Glenveagh National Park Reviews

paulkernan paulkern…
56 reviews
Feb 19, 2008
Glenveagh National Park lies in the heart of the Derryveagh Mountains in the north-west of Co. Donegal. It is a remote and hauntingly beautiful wilderness of rugged mountains and pristine lakes. The Park, over 14,000 acres in extent consists of three areas. The largest of these is the former Glenveagh Estate, including most of the Derryveagh Mountains. To the west are the quartzite hills around Crocknafarragh and to the south, the peatlands of Lough Barra bog, Meenachullion and Crockastoller.

Glenveagh is the haunt of many rare and interesting plants and animals and is famous for it’s fine herd of red deer. The Park contains the peaks of the two highest mountains in Co. Donegal, Errigal (752m) and Slieve Snaght (683m). The steep sided valley of Glenveagh holds the 5.5km-long Lough Veagh.

Much of the land which comprises modern Glenveagh National Park was originally consolidated into a single holding in the 19th Century by John George Adair, a wealthy land speculator from Co. Laois. The holding was managed as a private deer forest until 1975, when it was sold to the state and placed in the care of the Commissioner of Public Works to become a national Park.

A fine Victorian castle surrounded by beautiful gardens is picturesquely located on the eastern shore of the lake and provides the focal point for visitors to the Park. The last private owner Henry P. McIlhenny donated the castle, including much of its contents in 1983. The Park and gardens were officially opened to the public in 1984 and the Castle in 1986.

- _Written exercise_: Reproduce the passage of the Glenveagh National Park review from "Glenveagh National Park Reviews" to "Meenachullion and Crockastoller.". Rely solely on the text above when working through the rows.

- _Listed records_:

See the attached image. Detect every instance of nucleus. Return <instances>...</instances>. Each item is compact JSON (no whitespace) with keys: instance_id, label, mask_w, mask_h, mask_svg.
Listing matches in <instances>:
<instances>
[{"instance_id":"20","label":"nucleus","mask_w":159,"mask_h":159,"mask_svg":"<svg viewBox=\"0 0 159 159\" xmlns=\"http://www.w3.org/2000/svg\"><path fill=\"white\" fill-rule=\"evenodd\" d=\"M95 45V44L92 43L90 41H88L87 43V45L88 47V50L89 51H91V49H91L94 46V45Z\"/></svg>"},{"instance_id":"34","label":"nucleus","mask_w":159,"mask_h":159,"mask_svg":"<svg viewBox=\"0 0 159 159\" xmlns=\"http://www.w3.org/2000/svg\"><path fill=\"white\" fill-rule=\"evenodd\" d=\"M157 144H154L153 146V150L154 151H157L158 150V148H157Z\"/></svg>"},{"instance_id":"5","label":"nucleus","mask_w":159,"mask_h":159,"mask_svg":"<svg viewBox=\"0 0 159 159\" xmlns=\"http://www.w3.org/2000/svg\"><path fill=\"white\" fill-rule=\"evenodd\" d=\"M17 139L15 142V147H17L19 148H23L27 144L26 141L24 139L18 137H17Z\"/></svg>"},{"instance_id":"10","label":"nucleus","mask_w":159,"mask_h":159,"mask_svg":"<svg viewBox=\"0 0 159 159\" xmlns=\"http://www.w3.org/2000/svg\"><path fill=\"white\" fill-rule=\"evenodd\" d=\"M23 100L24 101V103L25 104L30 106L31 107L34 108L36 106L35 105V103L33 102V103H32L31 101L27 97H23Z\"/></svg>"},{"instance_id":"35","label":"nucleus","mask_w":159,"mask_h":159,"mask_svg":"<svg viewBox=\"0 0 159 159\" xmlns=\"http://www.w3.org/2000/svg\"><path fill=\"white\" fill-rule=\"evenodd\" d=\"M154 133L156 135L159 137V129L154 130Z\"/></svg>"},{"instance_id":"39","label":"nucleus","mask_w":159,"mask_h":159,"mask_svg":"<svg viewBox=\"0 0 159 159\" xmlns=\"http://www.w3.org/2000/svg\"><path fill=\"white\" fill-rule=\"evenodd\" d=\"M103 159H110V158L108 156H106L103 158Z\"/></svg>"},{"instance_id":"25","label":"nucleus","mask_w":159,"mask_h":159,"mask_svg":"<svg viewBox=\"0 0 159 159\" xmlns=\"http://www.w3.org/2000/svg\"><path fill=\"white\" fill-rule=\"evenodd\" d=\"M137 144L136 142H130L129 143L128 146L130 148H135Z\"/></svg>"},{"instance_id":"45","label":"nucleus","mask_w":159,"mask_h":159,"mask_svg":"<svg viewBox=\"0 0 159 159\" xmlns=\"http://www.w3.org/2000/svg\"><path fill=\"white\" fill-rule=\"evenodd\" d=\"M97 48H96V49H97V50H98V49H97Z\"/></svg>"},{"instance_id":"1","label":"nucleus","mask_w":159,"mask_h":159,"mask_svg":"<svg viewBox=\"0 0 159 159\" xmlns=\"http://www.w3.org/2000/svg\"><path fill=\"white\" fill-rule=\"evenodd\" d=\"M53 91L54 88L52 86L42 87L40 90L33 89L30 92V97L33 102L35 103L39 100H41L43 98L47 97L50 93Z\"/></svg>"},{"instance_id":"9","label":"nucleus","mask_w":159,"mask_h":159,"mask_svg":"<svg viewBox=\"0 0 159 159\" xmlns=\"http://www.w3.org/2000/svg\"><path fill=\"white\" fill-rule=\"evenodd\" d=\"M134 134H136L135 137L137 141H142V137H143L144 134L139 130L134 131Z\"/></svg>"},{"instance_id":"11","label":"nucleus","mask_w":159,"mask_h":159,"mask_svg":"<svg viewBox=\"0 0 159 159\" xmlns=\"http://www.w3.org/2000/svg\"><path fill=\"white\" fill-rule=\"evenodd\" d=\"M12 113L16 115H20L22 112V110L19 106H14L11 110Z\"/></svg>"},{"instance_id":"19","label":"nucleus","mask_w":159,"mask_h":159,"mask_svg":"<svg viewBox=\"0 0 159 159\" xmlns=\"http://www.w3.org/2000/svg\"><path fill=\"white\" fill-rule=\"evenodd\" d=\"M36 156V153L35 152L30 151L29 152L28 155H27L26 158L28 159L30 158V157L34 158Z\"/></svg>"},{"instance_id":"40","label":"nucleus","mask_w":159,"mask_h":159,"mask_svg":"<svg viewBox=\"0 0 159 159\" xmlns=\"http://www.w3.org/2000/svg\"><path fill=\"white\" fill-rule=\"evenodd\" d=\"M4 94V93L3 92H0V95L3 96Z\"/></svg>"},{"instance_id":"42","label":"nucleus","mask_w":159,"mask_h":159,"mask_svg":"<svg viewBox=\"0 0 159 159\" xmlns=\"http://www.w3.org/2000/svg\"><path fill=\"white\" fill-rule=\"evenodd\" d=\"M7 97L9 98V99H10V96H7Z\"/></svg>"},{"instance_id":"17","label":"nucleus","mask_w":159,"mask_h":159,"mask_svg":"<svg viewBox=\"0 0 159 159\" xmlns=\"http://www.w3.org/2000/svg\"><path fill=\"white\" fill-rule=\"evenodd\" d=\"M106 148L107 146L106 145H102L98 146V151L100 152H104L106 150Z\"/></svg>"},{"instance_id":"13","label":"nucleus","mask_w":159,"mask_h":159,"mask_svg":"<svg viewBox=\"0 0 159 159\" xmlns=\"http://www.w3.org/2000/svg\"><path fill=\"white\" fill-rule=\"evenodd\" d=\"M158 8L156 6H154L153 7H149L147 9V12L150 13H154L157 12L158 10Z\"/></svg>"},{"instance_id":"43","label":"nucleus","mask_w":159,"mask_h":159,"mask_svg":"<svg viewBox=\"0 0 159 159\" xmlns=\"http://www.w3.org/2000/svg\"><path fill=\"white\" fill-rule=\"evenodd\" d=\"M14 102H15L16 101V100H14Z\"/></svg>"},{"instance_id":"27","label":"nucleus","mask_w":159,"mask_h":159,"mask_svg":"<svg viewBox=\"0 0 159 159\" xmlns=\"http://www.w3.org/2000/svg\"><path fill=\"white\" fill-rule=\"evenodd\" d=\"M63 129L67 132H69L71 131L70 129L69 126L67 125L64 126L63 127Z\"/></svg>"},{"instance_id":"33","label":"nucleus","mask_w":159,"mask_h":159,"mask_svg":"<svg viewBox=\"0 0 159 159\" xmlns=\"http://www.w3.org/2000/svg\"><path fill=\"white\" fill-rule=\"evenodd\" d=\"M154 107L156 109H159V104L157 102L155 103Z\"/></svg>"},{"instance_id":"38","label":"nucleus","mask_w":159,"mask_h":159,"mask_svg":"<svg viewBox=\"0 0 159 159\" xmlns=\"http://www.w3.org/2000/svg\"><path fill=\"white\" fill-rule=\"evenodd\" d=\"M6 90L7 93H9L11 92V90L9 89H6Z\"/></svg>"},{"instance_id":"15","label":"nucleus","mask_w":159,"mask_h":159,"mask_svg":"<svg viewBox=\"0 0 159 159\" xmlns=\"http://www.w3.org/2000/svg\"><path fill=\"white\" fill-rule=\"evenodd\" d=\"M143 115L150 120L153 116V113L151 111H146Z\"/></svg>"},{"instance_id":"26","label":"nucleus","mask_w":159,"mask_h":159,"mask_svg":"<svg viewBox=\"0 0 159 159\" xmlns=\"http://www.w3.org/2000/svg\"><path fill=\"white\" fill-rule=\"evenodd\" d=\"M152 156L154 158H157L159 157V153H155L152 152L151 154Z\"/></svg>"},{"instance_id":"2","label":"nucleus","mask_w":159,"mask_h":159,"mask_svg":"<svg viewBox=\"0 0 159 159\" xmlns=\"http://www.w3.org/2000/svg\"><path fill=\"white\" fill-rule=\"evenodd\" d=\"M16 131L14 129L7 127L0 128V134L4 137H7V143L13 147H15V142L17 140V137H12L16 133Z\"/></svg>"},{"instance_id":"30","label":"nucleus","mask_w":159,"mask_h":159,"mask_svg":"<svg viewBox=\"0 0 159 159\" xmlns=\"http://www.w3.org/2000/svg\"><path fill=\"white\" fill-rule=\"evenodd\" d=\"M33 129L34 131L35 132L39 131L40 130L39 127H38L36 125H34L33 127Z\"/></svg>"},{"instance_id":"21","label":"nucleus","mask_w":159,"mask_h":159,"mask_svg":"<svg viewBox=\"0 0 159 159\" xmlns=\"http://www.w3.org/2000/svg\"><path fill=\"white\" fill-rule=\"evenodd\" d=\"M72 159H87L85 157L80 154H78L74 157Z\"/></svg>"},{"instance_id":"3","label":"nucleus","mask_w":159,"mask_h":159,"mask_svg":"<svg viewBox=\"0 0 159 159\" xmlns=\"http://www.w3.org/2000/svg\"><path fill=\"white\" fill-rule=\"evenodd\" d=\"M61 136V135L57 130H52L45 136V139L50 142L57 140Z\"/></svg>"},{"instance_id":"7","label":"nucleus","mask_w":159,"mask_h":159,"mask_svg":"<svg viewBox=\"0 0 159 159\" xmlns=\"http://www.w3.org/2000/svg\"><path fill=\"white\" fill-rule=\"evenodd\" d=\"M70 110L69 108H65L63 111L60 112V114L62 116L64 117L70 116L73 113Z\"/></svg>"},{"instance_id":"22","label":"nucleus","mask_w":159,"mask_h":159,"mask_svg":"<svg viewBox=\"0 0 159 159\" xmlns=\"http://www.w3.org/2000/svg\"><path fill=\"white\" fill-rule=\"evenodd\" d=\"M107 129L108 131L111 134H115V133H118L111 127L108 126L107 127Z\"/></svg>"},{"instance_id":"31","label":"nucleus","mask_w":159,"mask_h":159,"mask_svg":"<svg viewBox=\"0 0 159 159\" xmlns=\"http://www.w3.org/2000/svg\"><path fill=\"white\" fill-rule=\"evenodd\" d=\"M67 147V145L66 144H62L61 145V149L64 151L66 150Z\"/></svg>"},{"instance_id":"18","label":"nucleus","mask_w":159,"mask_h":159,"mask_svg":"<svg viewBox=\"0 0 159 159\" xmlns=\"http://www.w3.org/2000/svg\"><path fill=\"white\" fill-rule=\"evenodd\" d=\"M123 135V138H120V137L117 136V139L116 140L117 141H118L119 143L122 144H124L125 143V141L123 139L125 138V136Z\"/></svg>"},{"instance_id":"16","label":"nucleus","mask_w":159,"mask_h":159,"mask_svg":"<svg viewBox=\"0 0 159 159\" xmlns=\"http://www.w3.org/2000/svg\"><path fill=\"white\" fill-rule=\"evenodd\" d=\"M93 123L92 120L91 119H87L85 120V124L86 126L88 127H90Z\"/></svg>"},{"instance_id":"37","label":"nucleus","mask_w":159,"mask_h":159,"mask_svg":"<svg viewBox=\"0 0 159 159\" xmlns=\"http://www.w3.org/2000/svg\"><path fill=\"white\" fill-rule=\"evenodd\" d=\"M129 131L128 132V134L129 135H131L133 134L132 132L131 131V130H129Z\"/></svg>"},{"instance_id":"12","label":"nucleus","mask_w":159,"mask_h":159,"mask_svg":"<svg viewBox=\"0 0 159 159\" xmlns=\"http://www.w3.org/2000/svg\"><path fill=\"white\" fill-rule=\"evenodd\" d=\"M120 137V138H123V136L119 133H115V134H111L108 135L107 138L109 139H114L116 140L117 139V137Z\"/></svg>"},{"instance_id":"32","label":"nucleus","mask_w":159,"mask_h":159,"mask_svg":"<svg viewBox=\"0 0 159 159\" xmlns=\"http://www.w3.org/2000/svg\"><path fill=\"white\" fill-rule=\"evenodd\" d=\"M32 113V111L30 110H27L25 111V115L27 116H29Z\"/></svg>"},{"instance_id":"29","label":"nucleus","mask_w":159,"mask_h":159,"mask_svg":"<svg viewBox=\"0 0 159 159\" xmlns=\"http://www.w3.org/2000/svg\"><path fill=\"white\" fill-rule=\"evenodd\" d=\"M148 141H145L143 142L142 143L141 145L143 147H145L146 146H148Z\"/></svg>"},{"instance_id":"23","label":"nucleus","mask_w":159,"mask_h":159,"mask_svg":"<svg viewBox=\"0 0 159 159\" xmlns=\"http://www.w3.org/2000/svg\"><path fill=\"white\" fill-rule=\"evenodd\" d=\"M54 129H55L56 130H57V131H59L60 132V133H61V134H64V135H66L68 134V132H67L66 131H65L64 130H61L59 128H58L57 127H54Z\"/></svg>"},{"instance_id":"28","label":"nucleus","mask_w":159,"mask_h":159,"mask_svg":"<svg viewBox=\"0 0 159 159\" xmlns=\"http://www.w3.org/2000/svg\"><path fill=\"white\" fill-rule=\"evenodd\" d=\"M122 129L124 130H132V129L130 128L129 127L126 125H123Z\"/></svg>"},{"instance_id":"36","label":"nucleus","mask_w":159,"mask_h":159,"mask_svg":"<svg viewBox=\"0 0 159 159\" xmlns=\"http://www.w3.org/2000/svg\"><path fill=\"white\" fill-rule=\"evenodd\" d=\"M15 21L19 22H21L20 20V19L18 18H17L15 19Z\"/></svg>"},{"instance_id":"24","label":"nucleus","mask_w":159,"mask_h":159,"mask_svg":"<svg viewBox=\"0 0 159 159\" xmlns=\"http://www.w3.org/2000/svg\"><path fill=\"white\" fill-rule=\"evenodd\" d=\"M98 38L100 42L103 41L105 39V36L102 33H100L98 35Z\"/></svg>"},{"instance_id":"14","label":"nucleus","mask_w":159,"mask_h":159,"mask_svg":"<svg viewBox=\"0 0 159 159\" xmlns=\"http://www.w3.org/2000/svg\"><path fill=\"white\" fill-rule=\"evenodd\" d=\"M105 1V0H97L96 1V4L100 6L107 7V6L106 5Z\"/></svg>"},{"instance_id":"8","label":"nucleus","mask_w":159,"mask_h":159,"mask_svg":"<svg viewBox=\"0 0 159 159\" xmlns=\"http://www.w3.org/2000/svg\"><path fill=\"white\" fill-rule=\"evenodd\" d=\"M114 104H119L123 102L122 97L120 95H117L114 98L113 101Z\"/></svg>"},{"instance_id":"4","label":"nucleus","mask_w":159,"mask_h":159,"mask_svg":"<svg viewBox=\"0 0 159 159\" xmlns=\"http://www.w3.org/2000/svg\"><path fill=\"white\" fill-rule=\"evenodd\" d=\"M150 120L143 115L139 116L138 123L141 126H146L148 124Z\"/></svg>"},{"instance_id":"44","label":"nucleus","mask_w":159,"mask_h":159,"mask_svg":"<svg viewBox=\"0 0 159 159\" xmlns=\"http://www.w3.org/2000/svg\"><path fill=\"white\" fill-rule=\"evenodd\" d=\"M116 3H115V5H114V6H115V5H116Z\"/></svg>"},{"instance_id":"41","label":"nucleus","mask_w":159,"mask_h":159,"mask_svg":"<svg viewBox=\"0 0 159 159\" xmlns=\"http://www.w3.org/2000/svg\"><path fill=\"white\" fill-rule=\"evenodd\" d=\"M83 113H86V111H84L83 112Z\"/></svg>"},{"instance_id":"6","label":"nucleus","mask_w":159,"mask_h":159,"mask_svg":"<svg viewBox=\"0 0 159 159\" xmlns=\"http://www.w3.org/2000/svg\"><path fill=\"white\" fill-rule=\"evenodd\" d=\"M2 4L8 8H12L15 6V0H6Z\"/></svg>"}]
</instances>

- _Task result_:
Glenveagh National Park Reviews

paulkernan paulkern…
56 reviews
Feb 19, 2008
Glenveagh National Park lies in the heart of the Derryveagh Mountains in the north-west of Co. Donegal. It is a remote and hauntingly beautiful wilderness of rugged mountains and pristine lakes. The Park, over 14,000 acres in extent consists of three areas. The largest of these is the former Glenveagh Estate, including most of the Derryveagh Mountains. To the west are the quartzite hills around Crocknafarragh and to the south, the peatlands of Lough Barra bog, Meenachullion and Crockastoller.